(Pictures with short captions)
------------------------
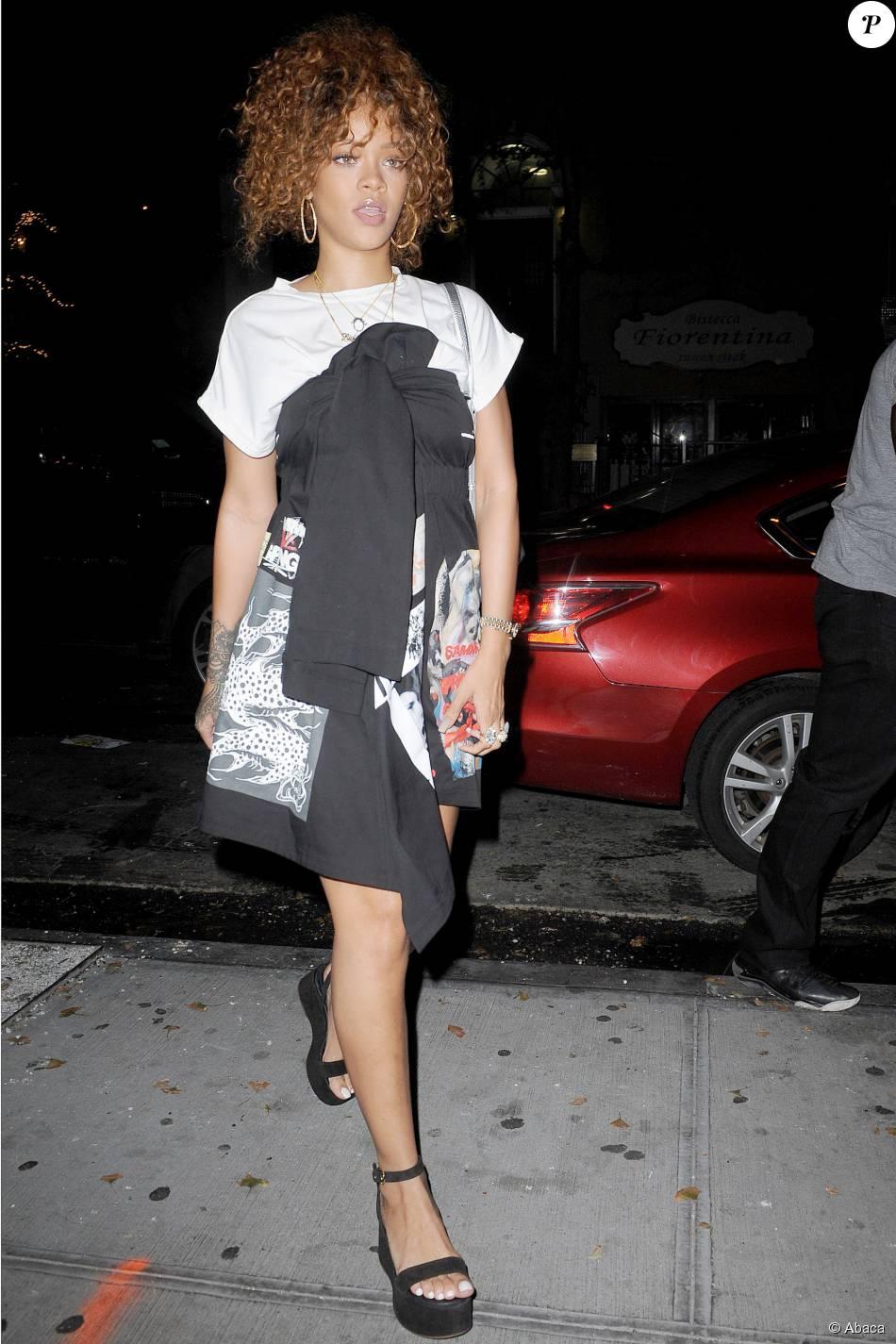Tee-shirt blanc, robe noire graphique Sam MC London, et sandales compensées  noires Chanel pour passer une autre nuit au studio, le 14 juillet 2015 à  New ... dca5900385f4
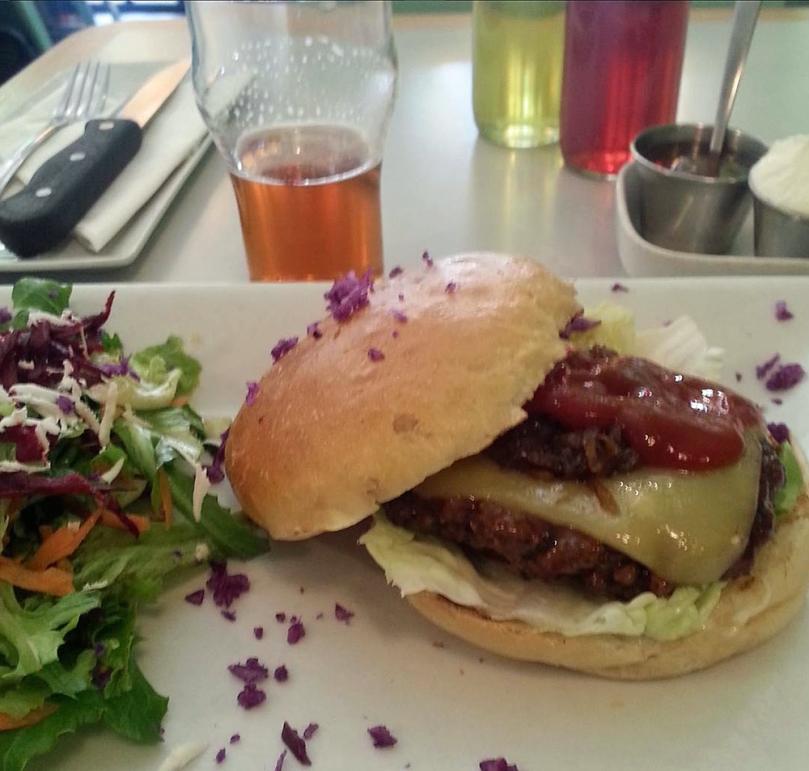 royale-burger-cape-town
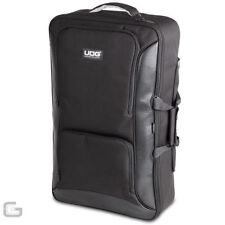 Valises, caisses et sacs noirs UDG pour équipement audio et vidéo professionnel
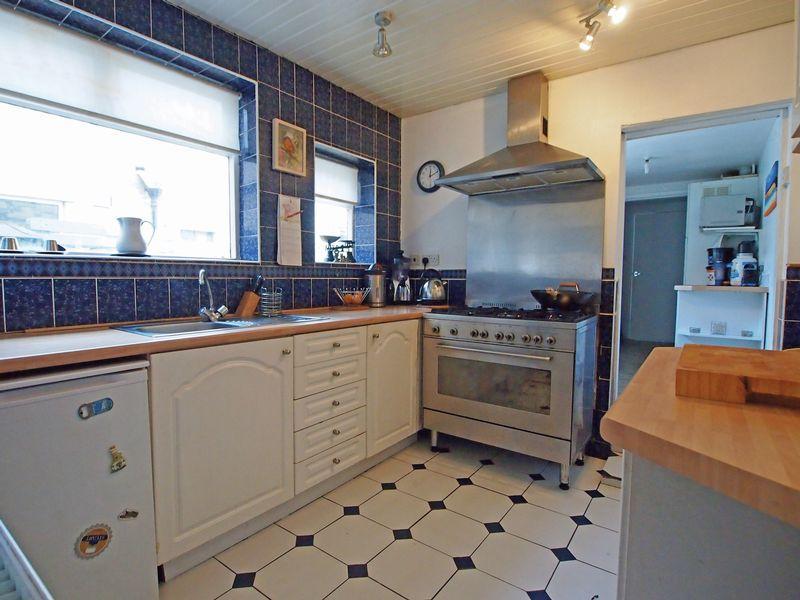 Kitchen with U...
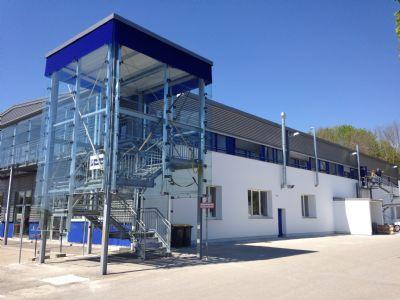 Neuburg Halle, Neuburg Hallenfläche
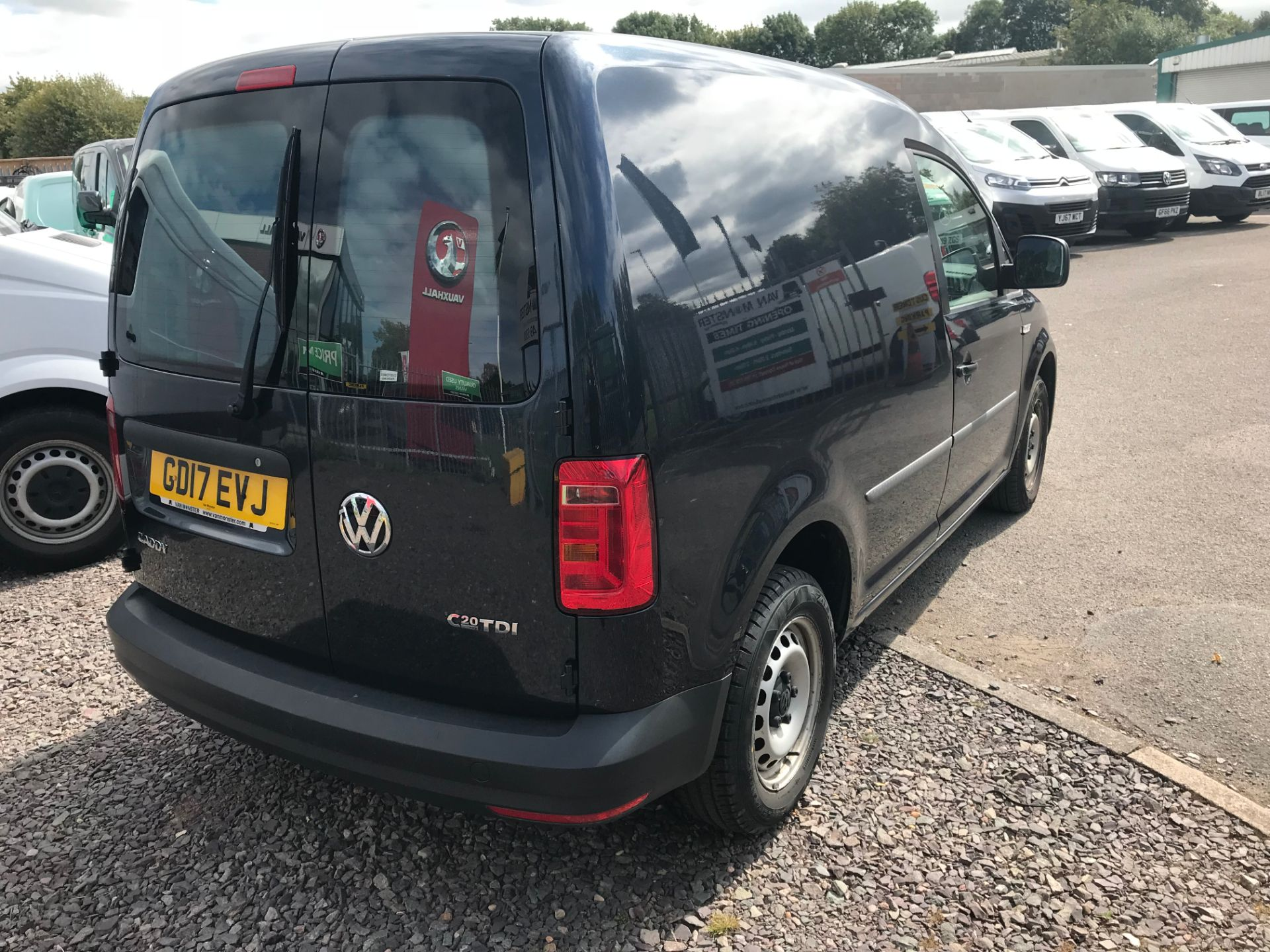 2017 Volkswagen Caddy 2.0 Tdi Bluemotion Tech 102Ps Startline Van Euro 6 (GD17EVJ) Image 3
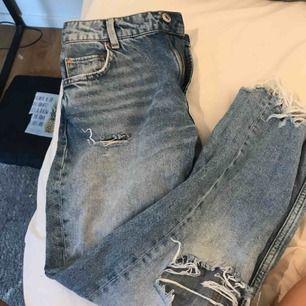 Behrska boyfriend jeans i fint skick köpta i london. Inklöpspris 399kr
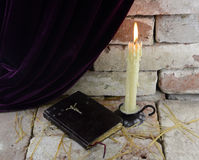 Kerze mit Bibel Stockbild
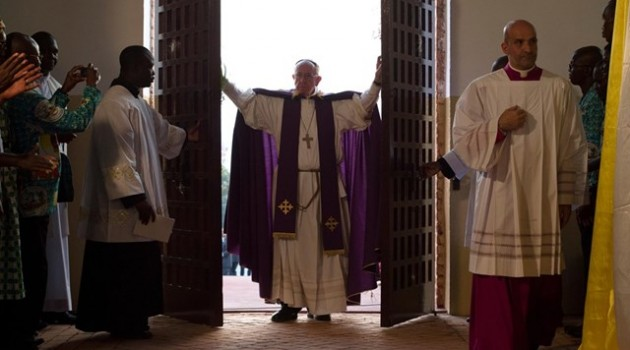 Puerta-Santa-Bangui-Papa-Francisco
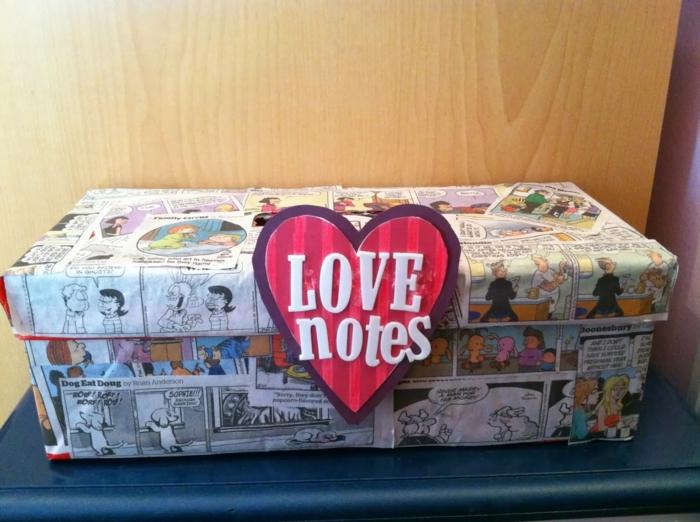 Liebesbriefe zum Valentinstag in einer originelle Schachtel sammeln - Bastelideen mit Schuhkarton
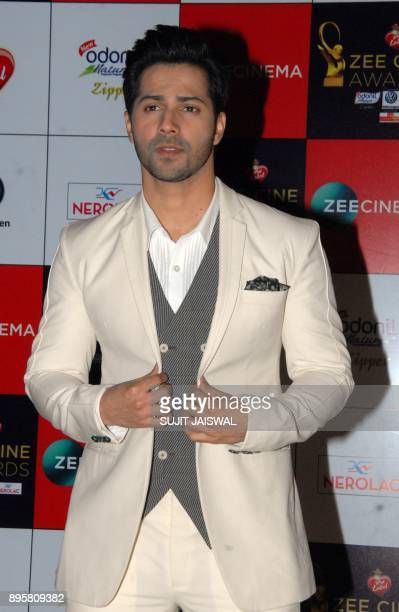 Indian Bollywood actor Varun Dhawan attends the 'Zee Cine Awards 2018' ceremony in Mumbai on December 19 2017 / AFP PHOTO / Sujit Jaiswal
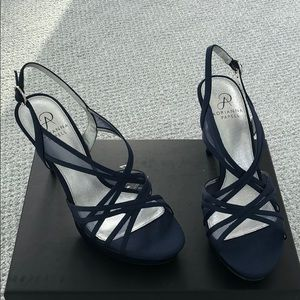 4767cf28240 Adrianna Papell Shoes - Brand new Adrianna Papell Adri Sandals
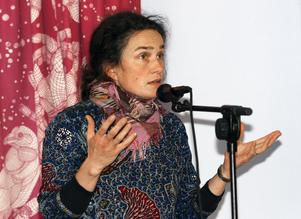 – Jag skäms över den här förändringen. Det borde även ni göra, sade Sara Lindström (V) som sågade beslutet om fler arvoderade politiker i Ragunda.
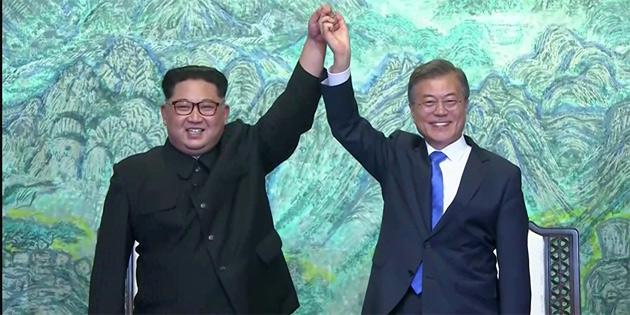 Moon'un Kuzey Kore ziyareti ilklere sahne oldu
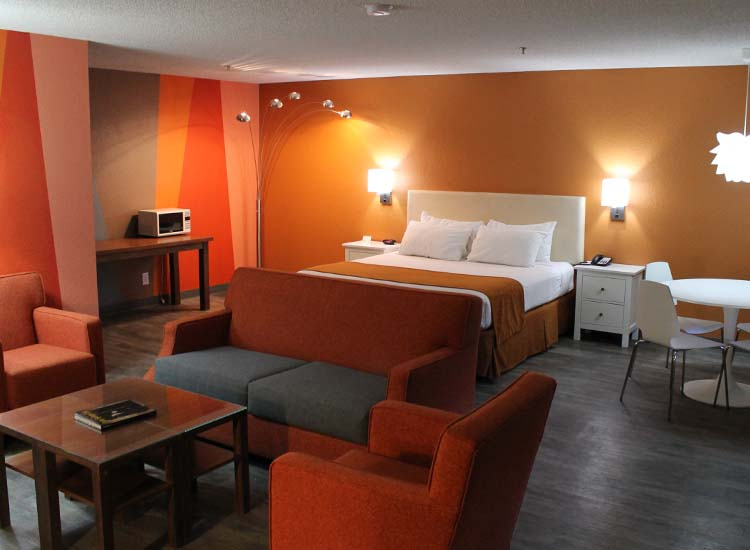 Guestrooms offer style and comfort on a budget. // © 2013 The Monroe Palm Springs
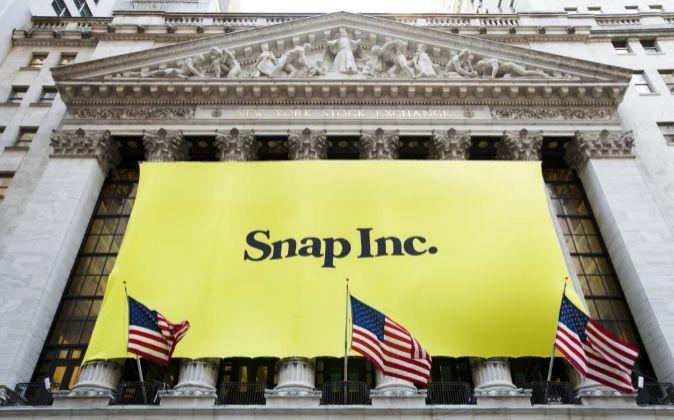 Un cartel con el logotipo de la firma tecnológica Snap colgaba ayer 3...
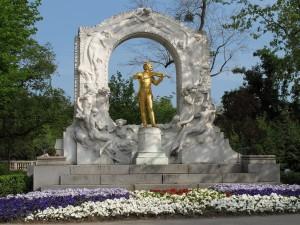 Wien - Stadtpark mit Johann Strauß (Sohn) Denkmal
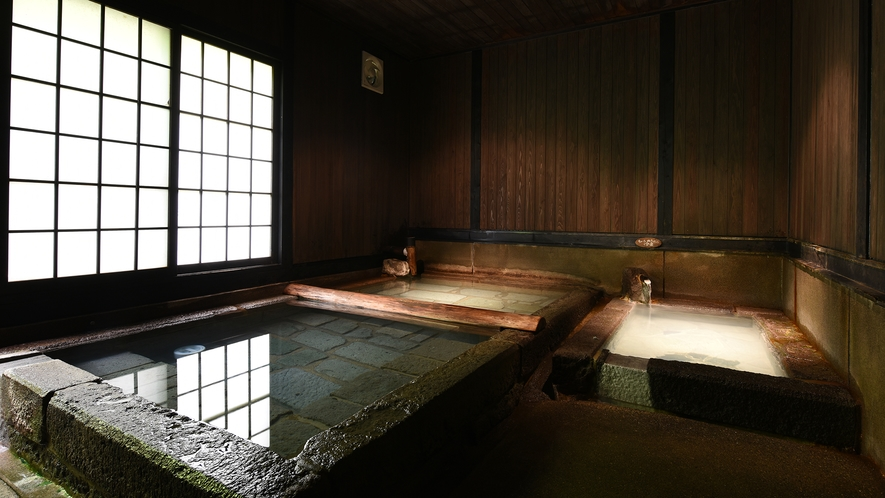 *【切石湯】ぬるめの冷泉と交互に入ることで代謝アップに効果的。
------------------------
The task: Repeat the records above exactly. Pictures do not belong in the copy.

Finished exercise:
Tee-shirt blanc, robe noire graphique Sam MC London, et sandales compensées  noires Chanel pour passer une autre nuit au studio, le 14 juillet 2015 à  New ... dca5900385f4
 royale-burger-cape-town
 Valises, caisses et sacs noirs UDG pour équipement audio et vidéo professionnel
 Kitchen with U...
 Neuburg Halle, Neuburg Hallenfläche
 2017 Volkswagen Caddy 2.0 Tdi Bluemotion Tech 102Ps Startline Van Euro 6 (GD17EVJ) Image 3
 Behrska boyfriend jeans i fint skick köpta i london. Inklöpspris 399kr
 Kerze mit Bibel Stockbild
 Puerta-Santa-Bangui-Papa-Francisco
 Liebesbriefe zum Valentinstag in einer originelle Schachtel sammeln - Bastelideen mit Schuhkarton
 Indian Bollywood actor Varun Dhawan attends the 'Zee Cine Awards 2018' ceremony in Mumbai on December 19 2017 / AFP PHOTO / Sujit Jaiswal
 4767cf28240 Adrianna Papell Shoes - Brand new Adrianna Papell Adri Sandals
 – Jag skäms över den här förändringen. Det borde även ni göra, sade Sara Lindström (V) som sågade beslutet om fler arvoderade politiker i Ragunda.
 Moon'un Kuzey Kore ziyareti ilklere sahne oldu
 Guestrooms offer style and comfort on a budget. // © 2013 The Monroe Palm Springs
 Un cartel con el logotipo de la firma tecnológica Snap colgaba ayer 3...
 Wien - Stadtpark mit Johann Strauß (Sohn) Denkmal
 *【切石湯】ぬるめの冷泉と交互に入ることで代謝アップに効果的。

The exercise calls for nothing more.